Pour une journée européenne de la chute du mur de Berlin

Publié Par Vladimir Vodarevski, le dans Europe, Histoire

Il y a 23 ans, le 9 novembre au soir, chutait le mur de Berlin. Cette date pourrait être une journée européenne pour célébrer la paix et la lutte contre tous les totalitarismes.

Par Vladimir Vodarevski.

Rostropovitch donnant un concert après la chute du mur de Berlin – Musée Grévin

Le 9 novembre 1989 tombait le mur de Berlin. Aujourd’hui, il y a des journées en l’honneur de beaucoup de choses. Mais je n’ai pas entendu parler d’une journée de commémoration de la chute du mur de Berlin. Pourtant, voilà qui pourrait être le jour de la fête de l’Europe. En effet, cette chute du mur de Berlin a beaucoup de signification.

C’est d’abord la véritable fin de la deuxième guerre mondiale. Celle-ci avait commencé par l’attaque de l’alliance des nazis et des communistes contre la Pologne. En 1945, l’Europe de l’Ouest était libérée, grâce à l’aide des États-Unis d’Amérique, mais l’Europe de l’Est subissait le joug communiste, qui engageait alors la guerre froide par la menace qu’il faisait peser sur le monde libre.

Ensuite, cette date doit nous rappeler une partie des causes de la seconde guerre mondiale, causes dont l’Europe a pris le contrepied pour se construire. En 1929 s’est déclenchée une crise économique aux USA, provoquée par la politique de crédit facile de la banque centrale US. Le président des États-Unis d’Amérique Edgar Hoover a aggravé cette crise, notamment par des mesures protectionnistes (Voir à ce sujet La grande dépression démystifiée, La vérité sur la grande dépression et le New Deal, et Les vérités sur la crise de 1929). Or, nous connaissons aujourd’hui une crise provoquée à nouveau par la politique de crédit aux USA. Et les politiciens commencent à accuser la concurrence déloyale de l’étranger comme cause de la crise, tout en appelant au protectionnisme. Un devoir de mémoire apparaît indispensable en l’occurrence.
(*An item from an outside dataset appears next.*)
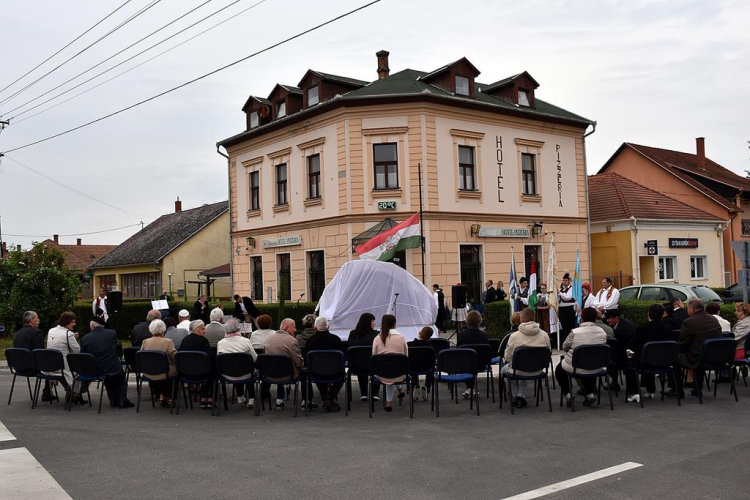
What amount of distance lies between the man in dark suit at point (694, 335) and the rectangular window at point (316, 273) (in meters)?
16.0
D’autre part, la chute du mur de Berlin n’a pas été provoquée par l’extérieur, de même que la chute des pays communistes. Ce sont les citoyens des pays communistes qui ont fait tomber le communisme. Pour une raison très terre à terre : le communisme ne procurait pas de bonnes conditions de vie. Le bien-être est mieux assuré par une économie libérale que par une économie communiste. Le communisme se caractérise par deux classes sociales. La classe des nantis, les gouvernants apparatchiks, qui ont tout. Et le peuple, qui survit. L’économie de marché est critiquée pour ses inégalités, mais le plus pauvre a plus de bien-être que le citoyen moyen d’un pays communiste. La répartition des richesses est plus équitable que dans le communisme, ou le socialisme. La chute du mur est le symbole de l’échec social du dirigisme, et de la victoire, sur le plan des conditions sociales de vie, de l’économie de marché.

La chute du mur de Berlin, c’est aussi, bien sûr, une grande victoire de la liberté sur ce totalitarisme qu’est le communisme.
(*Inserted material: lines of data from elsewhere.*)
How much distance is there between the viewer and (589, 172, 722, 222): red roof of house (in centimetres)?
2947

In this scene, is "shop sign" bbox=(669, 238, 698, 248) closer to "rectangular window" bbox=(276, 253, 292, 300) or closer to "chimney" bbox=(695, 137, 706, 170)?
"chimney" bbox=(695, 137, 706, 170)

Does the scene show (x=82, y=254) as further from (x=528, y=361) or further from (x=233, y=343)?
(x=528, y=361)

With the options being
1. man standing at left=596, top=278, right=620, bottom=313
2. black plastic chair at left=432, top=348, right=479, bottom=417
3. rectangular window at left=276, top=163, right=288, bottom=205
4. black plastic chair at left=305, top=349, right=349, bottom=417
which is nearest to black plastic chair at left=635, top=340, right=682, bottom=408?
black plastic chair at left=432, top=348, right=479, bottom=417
Enfin, le 9 novembre rappelle la raison première de la création de l’Union Européenne. Ce n’est pas l’économie. C’est la paix.

Le 9 novembre pourrait donc être une journée européenne de la paix, de la lutte contre le communisme, le nazisme, et tous les totalitarismes, ainsi qu’un rappel des catastrophes que peuvent provoquer le protectionnisme et l’interventionnisme en matière économique et sociale.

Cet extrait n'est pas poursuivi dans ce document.